The 2 Ways to Address Severance Pay

As a nationally recognized provider of payroll and benefits administration services, we deal with just about everything having to do with payroll. Even obscure things, like grossing up severance pay, are things we have to be familiar with. It is our responsibility to make sure that our service is always top notch and up-to-speed.

In light of that, we have decided to discuss severance pay in this blog post. An employer offering severance pay to terminated workers has one of two options for delivering that pay. Employees can be paid straight up or with grossed up severance.

 

Paying Severance Straight Up

A straight up severance package is generally a lump sum payment intended to provide income for a certain amount of time while the terminated employee looks for a new job.
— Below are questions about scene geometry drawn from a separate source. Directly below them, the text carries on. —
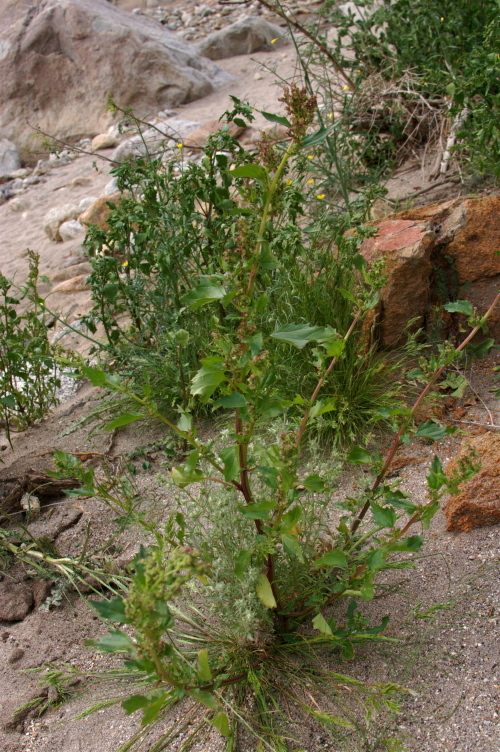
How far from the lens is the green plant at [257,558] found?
3.93 feet

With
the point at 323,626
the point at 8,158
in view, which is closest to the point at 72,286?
the point at 323,626

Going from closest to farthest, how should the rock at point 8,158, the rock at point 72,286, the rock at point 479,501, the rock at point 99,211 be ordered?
1. the rock at point 479,501
2. the rock at point 72,286
3. the rock at point 99,211
4. the rock at point 8,158

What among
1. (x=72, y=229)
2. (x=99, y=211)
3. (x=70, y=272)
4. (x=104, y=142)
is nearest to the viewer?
(x=70, y=272)

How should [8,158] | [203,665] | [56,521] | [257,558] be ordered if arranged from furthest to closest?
[8,158] → [56,521] → [257,558] → [203,665]

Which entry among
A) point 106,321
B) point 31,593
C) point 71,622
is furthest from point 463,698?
point 106,321

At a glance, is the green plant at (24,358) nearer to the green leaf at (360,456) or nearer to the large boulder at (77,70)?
the green leaf at (360,456)

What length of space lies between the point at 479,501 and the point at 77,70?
9.50 m

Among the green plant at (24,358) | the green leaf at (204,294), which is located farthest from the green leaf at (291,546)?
the green plant at (24,358)

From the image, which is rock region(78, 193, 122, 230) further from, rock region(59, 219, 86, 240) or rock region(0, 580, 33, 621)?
rock region(0, 580, 33, 621)

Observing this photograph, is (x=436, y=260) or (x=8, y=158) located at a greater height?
(x=8, y=158)

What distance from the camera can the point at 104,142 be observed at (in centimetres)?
830

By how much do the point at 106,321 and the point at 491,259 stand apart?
1.80 meters

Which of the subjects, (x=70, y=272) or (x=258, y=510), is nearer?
(x=258, y=510)

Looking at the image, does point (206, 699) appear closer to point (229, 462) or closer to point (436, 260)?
point (229, 462)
For purposes of illustration, let's say that amount is $30,000. The employer would cut a check and give it to the employee upon departure.

The IRS considers severance pay supplemental wages. As such, it is taxed based on supplemental wage rules. The flat rate for supplemental wages in 2018 is 22%, dictating a $6,600 withholding to pay federal income tax. The severance amount will also be subject to standard FICA and state tax withholding.
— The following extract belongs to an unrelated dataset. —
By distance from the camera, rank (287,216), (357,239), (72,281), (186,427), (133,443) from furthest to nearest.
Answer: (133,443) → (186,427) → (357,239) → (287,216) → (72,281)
FICA would amount to 6.2% for both employer and employee. Any state withholding would be subject to the laws in that particular state. And of course, there may be local taxes assessed as well. The point is this: the only difference between straight up severance and regular pay is the rate assessed for federal income tax. Everything else remains the same.

 

Grossing Up Severance Pay 

The other option for making a severance pay is to gross it up. What does this mean? It means taking the base amount and adding an additional amount to cover the employee's taxes. So using that same $30,000 example, the employer might add an additional amount so that, after all taxes are paid, the employee still walks away with $30,000 in his or her pocket.

Grossing up severance pay is something a company might want to do to reward a severed employee who has put in many years of exemplary service. By the same token, an employer might make a policy of grossing up severance pay just because management believes it is the right thing to do. At any rate, grossing up severance pay requires applying a multi-step formula.

In order to gross up pay, the employer must account for:

  • Federal income tax (supplemental rate)
  • Social security tax
  • Medicare tax
  • Any applicable state taxes.

All the individual tax rates are added together to come up with a single rate. For sake of argument, let us say that works out to a total of 35%. The employer would subtract 35% from 100% to arrive at a rate of 65%. Divide $30,000 by 65% and you end up with $46,153. That is the total amount paid to the employee to cover both severance and taxes.

 

Employer Tax Liabilities 

It must be noted that grossing up severance pay does not eliminate employer tax liabilities. So in addition to covering federal income tax, FICA, and any state and local taxes on behalf of the employee, the employer must also contribute its share of Social Security and Medicare taxes.

Grossing up obviously costs a company more than paying straight severance. But some companies believe this is the right thing to do when circumstances beyond anyone's control lead to layoffs, downsizing, etc. Grossing up severance is a way that employers can offer a little more assistance to those being let go.